Immigration

Artist's Cheesy Border Wall Troll Will 'Make America Grate Again'

Cosimo Cavallaro tackles a wedge issue.

|

A Los Angeles artist has found a cheesy way to make a grate point about a wedge issue in American politics.

Cosimo Cavallaro's past projects include a 6-foot-tall milk-chocolate sculpture of Jesus and a hotel room covered in 1,000 pounds of melted mozzarella cheese. His latest effort: A 6-foot-high, 3-foot-wide wall of expired cheese in close proximity to America's southern border. The cheese wall, which Cavallaro says he wants to extend 1,000 feet at a cost of $300,000, is meant to mock President Donald Trump's proposed wall on the U.S.–Mexico border.

"To spend all this money to keep dividing the countries, I think is a waste," he tells the Los Angeles Times. "You see the waste in my wall, but you can't see the waste in [Trump's] $10 billion wall, which in time will be removed?"

Cavallaro started building on Monday and has posted videos to Facebook documenting his progress.

According to the project's website, Cavallaro started with enough funds for a 25-foot long wall made of 200 blocks of spoiled cotija cheese.
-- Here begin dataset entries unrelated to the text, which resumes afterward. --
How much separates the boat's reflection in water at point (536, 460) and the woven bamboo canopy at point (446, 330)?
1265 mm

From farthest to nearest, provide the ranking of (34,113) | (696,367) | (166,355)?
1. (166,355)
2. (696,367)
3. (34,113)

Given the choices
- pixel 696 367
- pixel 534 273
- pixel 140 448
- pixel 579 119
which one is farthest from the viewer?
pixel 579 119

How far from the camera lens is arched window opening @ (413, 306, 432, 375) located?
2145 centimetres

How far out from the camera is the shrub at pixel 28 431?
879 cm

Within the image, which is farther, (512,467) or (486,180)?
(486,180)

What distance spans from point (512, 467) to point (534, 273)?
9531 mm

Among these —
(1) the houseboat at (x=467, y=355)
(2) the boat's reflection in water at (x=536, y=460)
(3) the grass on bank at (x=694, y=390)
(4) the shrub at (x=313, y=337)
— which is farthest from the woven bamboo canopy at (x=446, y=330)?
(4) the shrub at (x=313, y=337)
Each block costs about $100, The Sacramento Bee reports, so he's crowdfunding the rest. A GoFundMe page has raised about $1,435 of his $300,000 goal. He's also selling cheese-related apparel, including a "Make America Grate Again" t-shirt. (The "Grate" is actually just an image of a cheese grater.)

Art Above Ground/Facebook

"The simplicity of the wall is that it shows and exposes the waste," he adds in a promotional video. "You take a piece of cheese, and after a certain date you have to throw it. I don't know why. Maybe that's part of the whole system of Congress. You must waste cheese to keep making cheese here."

While that metaphor may be a bit strained, Cavallaro is making a valid point about waste and the wall. Trump is trying to use about $8 billion of money from different sources to build the project. In reality, it will cost much more. In fact, erecting the wall is likely to cost as much as $28 billion, followed by $48.3 billion in maintenance expenses over the first decade. All this for a structure that will be ineffective at blocking both illegal immigration and illegal drugs. And don't even get me started on all the private property that'll be seized in the process. (There are many other reasons why building a border wall would be a bad idea, which you can read about here.)
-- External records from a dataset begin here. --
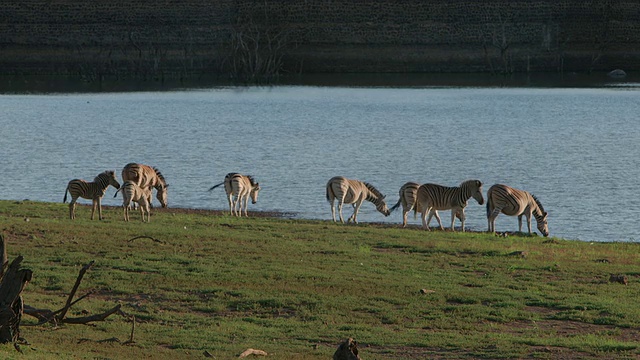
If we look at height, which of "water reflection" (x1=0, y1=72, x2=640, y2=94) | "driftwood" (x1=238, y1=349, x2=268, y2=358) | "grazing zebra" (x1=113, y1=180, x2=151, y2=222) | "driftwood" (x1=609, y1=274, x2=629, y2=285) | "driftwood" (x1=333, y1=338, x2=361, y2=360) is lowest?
"driftwood" (x1=238, y1=349, x2=268, y2=358)

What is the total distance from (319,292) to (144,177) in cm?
1045

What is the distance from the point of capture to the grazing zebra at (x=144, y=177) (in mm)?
24844

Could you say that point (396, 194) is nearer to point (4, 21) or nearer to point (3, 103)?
point (3, 103)

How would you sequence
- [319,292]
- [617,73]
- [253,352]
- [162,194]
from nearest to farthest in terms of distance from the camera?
1. [253,352]
2. [319,292]
3. [162,194]
4. [617,73]

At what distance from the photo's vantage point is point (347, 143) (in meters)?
54.2

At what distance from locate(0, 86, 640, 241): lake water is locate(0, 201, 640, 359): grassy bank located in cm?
865

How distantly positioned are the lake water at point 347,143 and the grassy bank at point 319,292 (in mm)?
8648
The wall has attracted several other trolly responses. Last year there was the "Ladders to Get Over Trump's Wall" campaign, and in 2017 the company behind Cards Against Humanity announced it had bought a plot of land on the U.S.–Mexico border in order to make it "as time-consuming and expensive as possible" for Trump to build his wall. (Though since Trump doesn't care all that much for private property rights, it was likely for naught.)

Cavallaro's cheese wall won't stop Trump from building anything, so it's a purely symbolic form of protest. But it is a very well-Krafted troll.